O nevoeiro dissipou-se e depois de várias horas pelas desertas estradas escandinavas, à nossa frente anunciava-se um casario vermelho digno de um romance policial. Por todo o lado altos blocos de neve aguardavam pelo aumento da temperatura para o inevitável degelo. Na estrada de terra batida que dividia a floresta de bétulas espreitavam gnomos imaginários e outros de madeira que indicavam que tínhamos chegado ao nosso destino. Um casa ampla ladeada por árvores e um maravilhoso lago gelado. Os nossos anfitriões, um casal finlandês bastante amistoso, falou-no das curiosidades locais e dos bichos que poderíamos encontrar como lobos e corujas, povoando o nosso imaginário imediato de esperança. Convidaram-nos a usar a sauna mas essa experiência foi adiada, uma vez que o tempo era escasso e o chamamento pelos bosques era imenso.
Da casa em Kussamo recordo o chão aquecido, espaço arejado, o vestíbulo onde éramos obrigados a deixar os sapatos e a misteriosa sauna. Foi dos donos da casa que recebemos um presente, tratava-se de um púcaro de madeira, do qual podíamos beber água de qualquer curso de água das redondezas. Este casal de finlandeses eram louros, altos e grandes e de sorriso fácil, o que deita por terra a teoria de que este povo nórdico é sisudo - nem todos.
Durante 3 dias percorremos os arredores em busca de bichos que tínhamos em mente, todavia a paisagem gelada despertava-me os sentidos para a magia do sol da meia noite. Era inevitável encontrar na candura da paisagem uma fonte de inspiração, na qual os escritores escandinavos recorriam com manchas de sangue a contrastar na neve nívea e imaculada. Os recortes de luz e os seus reflexos….

### EXCERTOS DOS ITENS
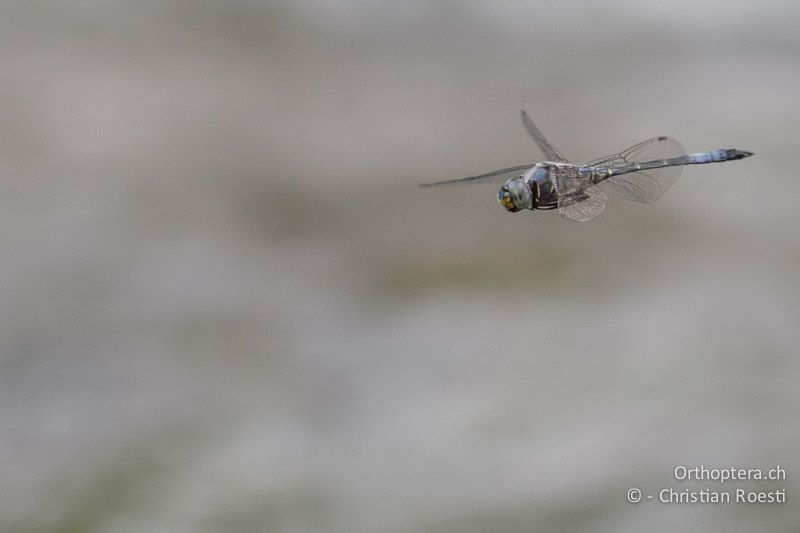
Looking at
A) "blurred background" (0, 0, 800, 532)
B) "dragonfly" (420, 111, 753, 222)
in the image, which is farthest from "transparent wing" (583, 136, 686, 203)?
"blurred background" (0, 0, 800, 532)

### PROBLEMAS A RESOLVER
(A) Reescreva de forma mais breve o parágrafo do relato de viagem que começa por "Da casa em Kussamo", mantendo os factos principais.
(B) Segundo o relato de viagem, que animais os anfitriões disseram que se poderiam encontrar?
(C) Transcreva o trecho do relato de viagem compreendido entre "Da casa em Kussamo" e "- nem todos.", inclusive.
Os itens não intervêm em nenhuma das tarefas.

### CONJUNTO DE RESPOSTAS
(A) Da casa em Kussamo ficaram na memória o chão aquecido, o espaço arejado, o vestíbulo onde era obrigatório deixar os sapatos e a misteriosa sauna. Os donos, um casal finlandês louro, alto e de sorriso fácil, ofereceram um púcaro de madeira para beber água de qualquer curso de água das redondezas. A sua simpatia contraria a ideia de que todos os nórdicos são sisudos.

(B) Lobos e corujas.

(C)
Da casa em Kussamo recordo o chão aquecido, espaço arejado, o vestíbulo onde éramos obrigados a deixar os sapatos e a misteriosa sauna. Foi dos donos da casa que recebemos um presente, tratava-se de um púcaro de madeira, do qual podíamos beber água de qualquer curso de água das redondezas. Este casal de finlandeses eram louros, altos e grandes e de sorriso fácil, o que deita por terra a teoria de que este povo nórdico é sisudo - nem todos.